Encore une fois une rude chaleur est prévue ce mercredi à Paris où m’emmène le train Nomad parti de Rouen à sept heures quatorze. Celui-ci passe à proximité de l’écluse de Notre-Dame-de-la-Garenne sortie de l’anonymat par la présence d’un béluga en perdition. Depuis la nuit dernière, il n’y est plus, en route vers l’eau de mer d’Ouistreham. Combien d’humains aimeraient être l’objet d’une telle sollicitude, me dis-je en songeant aux efforts déployés pour secourir l’animal.
A l’arrivée, le chef de bord est heureux de nous annoncer cinq minutes d’avance. Je perds celles-ci dans le métro Huit qui est ralenti par une rame en panne. Le Café du Faubourg étant en vacances, je vais boire mon café au comptoir du Péhemmu chinois. Il m’est servi par la gentille serveuse revenue de son congé de maternité. Je crains qu’elle ne retrouve pas sa silhouette d’antan.
Entré chez Book-Off peu après son ouverture, je ne fais pas bonne pêche dans les livres à un euro. Je n’en ressors qu'avec Elisa de Jacques Chauviré (Le temps qu’il fait) et La panthère des neiges de Sylvain Tesson (Folio) puis mets le cap sur le Marché d’Aligre. Un marchand de livres est présent cette semaine mais tous ses ouvrages sont dans des cartons posés sur le sol brûlant. Fouiller dedans est au-dessus de mes forces.
Pour déjeuner je choisis à nouveau Le Paris. Sa formule à treize euros quatre-vingt-dix est moins plaisante que mercredi dernier. J’apprécie néanmoins la brochette de bœuf tian de légumes et la tarte à l’ananas frais. Les deux femmes qui le tiennent (couple ou bien patronne et employée, je ne sais) mangent à l’une des tables en même temps que la clientèle, peu nombreuse.

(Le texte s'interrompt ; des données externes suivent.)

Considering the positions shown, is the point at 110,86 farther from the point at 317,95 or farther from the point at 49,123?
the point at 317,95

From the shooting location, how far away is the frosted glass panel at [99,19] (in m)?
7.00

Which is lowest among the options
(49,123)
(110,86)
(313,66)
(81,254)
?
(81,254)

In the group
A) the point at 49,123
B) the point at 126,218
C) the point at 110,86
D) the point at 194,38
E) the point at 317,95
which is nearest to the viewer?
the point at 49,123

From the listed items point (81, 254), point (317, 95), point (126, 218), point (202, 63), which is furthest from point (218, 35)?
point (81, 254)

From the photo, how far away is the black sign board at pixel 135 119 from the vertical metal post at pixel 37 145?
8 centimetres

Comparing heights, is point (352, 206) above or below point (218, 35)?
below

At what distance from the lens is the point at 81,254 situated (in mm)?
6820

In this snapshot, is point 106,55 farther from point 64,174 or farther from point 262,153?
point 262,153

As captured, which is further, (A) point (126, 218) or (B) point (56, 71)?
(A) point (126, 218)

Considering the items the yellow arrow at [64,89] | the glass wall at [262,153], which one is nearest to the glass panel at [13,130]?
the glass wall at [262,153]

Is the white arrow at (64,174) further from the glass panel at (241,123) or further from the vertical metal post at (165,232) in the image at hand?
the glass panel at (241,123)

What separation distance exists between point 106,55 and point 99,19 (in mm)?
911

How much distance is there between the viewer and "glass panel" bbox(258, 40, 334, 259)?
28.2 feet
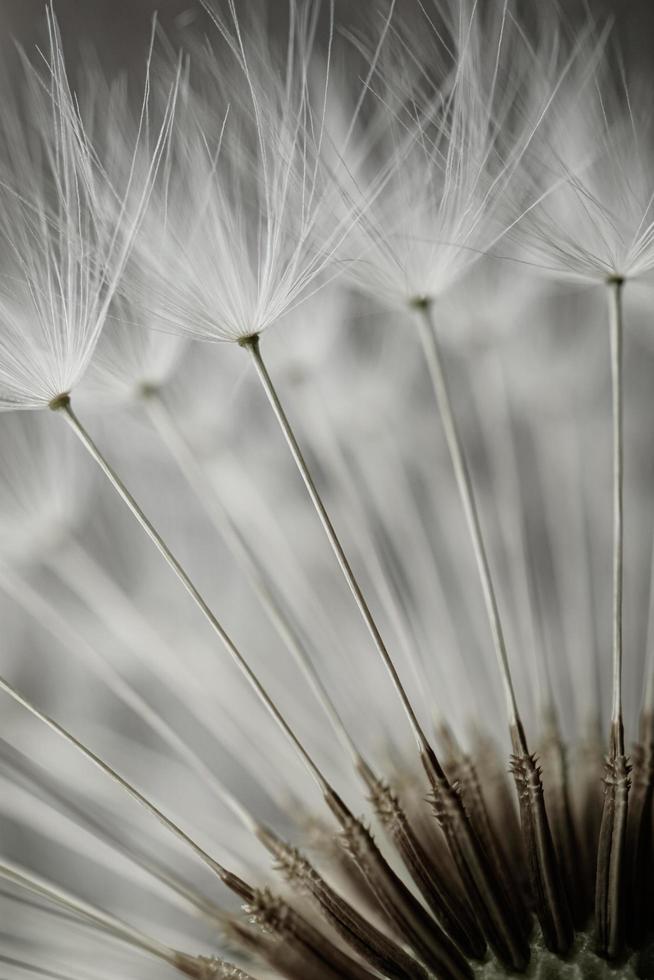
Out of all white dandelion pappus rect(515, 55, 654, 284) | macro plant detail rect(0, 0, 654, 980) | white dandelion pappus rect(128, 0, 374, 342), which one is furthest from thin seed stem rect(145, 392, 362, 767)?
white dandelion pappus rect(515, 55, 654, 284)

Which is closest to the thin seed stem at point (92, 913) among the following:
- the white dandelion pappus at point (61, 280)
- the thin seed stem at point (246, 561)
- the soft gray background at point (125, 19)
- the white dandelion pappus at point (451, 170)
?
the thin seed stem at point (246, 561)

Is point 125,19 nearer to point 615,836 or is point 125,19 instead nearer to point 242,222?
→ point 242,222

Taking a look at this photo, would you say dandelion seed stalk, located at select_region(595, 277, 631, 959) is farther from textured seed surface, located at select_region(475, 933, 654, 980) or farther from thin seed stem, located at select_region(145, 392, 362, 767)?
thin seed stem, located at select_region(145, 392, 362, 767)

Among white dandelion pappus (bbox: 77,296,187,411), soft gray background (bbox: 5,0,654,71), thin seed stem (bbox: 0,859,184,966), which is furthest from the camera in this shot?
soft gray background (bbox: 5,0,654,71)

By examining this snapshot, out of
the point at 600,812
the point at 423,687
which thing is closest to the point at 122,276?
the point at 423,687

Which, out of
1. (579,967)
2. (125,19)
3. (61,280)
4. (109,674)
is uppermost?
(125,19)

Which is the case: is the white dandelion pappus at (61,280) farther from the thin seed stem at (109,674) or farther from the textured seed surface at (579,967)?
the textured seed surface at (579,967)

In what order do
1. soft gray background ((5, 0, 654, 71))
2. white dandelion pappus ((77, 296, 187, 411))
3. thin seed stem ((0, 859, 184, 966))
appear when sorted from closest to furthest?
thin seed stem ((0, 859, 184, 966))
white dandelion pappus ((77, 296, 187, 411))
soft gray background ((5, 0, 654, 71))

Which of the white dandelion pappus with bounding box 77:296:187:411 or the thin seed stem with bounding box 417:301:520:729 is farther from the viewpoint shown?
the white dandelion pappus with bounding box 77:296:187:411

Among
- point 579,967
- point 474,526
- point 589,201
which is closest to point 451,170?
point 589,201
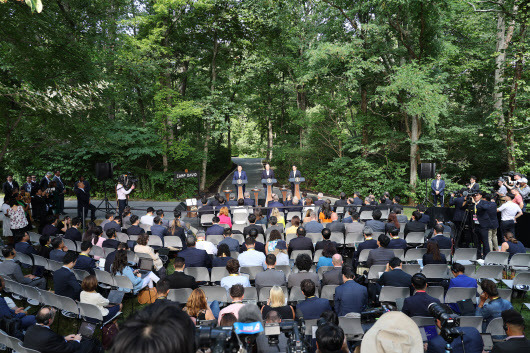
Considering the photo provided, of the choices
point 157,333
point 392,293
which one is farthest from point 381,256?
point 157,333

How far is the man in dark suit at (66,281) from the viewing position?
512cm

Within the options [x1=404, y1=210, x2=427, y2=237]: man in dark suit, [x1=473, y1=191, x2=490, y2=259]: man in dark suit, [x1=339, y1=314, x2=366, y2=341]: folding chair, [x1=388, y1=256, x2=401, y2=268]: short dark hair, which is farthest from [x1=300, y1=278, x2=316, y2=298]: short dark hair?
[x1=473, y1=191, x2=490, y2=259]: man in dark suit

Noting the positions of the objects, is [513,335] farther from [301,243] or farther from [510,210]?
[510,210]

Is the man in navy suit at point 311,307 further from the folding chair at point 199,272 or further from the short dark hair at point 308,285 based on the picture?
the folding chair at point 199,272

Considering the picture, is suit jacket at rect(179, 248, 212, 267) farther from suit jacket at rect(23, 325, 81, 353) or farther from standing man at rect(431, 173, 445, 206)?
standing man at rect(431, 173, 445, 206)

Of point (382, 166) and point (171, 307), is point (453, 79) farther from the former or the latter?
point (171, 307)

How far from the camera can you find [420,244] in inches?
323

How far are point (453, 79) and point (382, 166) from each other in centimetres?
520

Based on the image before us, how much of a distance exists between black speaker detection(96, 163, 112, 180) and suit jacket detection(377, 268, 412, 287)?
10458mm

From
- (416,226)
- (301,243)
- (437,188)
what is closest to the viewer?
(301,243)

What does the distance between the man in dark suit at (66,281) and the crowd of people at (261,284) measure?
0.05ft

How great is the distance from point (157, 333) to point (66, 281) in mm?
4845

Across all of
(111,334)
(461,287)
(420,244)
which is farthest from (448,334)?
(420,244)

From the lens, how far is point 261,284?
210 inches
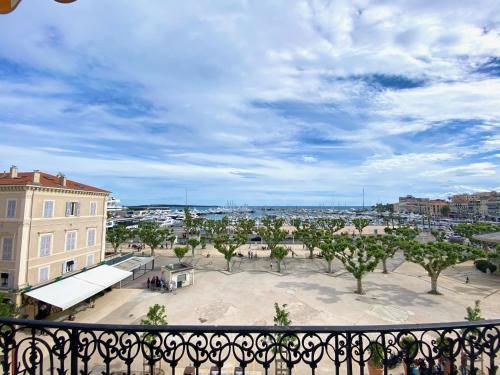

Après ce repas accompagné d’eau fraîche, je vais lire le Journal d’Alice James à l’ombre dans le Port de l’Arsenal puis rejoins le Book-Off de Quatre Septembre où je n’ai pour me plaire à un euro qu’A la ligne Feuillets d'usine de Joseph Pontus (Folio).
Jamais je n’ai vu si peu de monde dans le train Nomad de seize heures quarante-deux permettant de faire Paris Rouen en deux heures et seize minutes. Nous ne sommes que trois dans la voiture Cinq. Les deux autres sont loin de moi. J’ai l’impression de voyager seul. Mon livre est ouvert sur la tablette jusqu’à ce que cette malade chronique qu’était Alice James finisse par mourir.
Le béluga aussi est mort, apprends-je à mon arrivée chez moi, euthanasié avant la fin du voyage.
                                                                   *
Dans les livres à un euro de Book-Off : Kalachnikov Ma vie en rafales.
 

11 août 2022


En ce mois d’août tout sec, je passe l’essentiel de mon temps à lire. Ainsi, au jardin, en moins d’une heure, je fais un sort à Lettres de non-motivation de Julien Prévieux que je trouve globalement décevant. Devant moi la pelouse est affreusement jaunie, sauf une petite partie devant le banc, verte et luxuriante, ce qui signale une fuite d’eau. D’eau propre ou d’eau sale, je l’ignore. Ce que je sais, c’est que la copropriété a voté un budget pour le remplacement des canalisations d’évacuation des eaux usées. Les travaux auront lieu à une date indéterminée et il m’est impossible de savoir s’il est prévu ou non de saccager le rez-de-chaussée de mon appartement pour cela.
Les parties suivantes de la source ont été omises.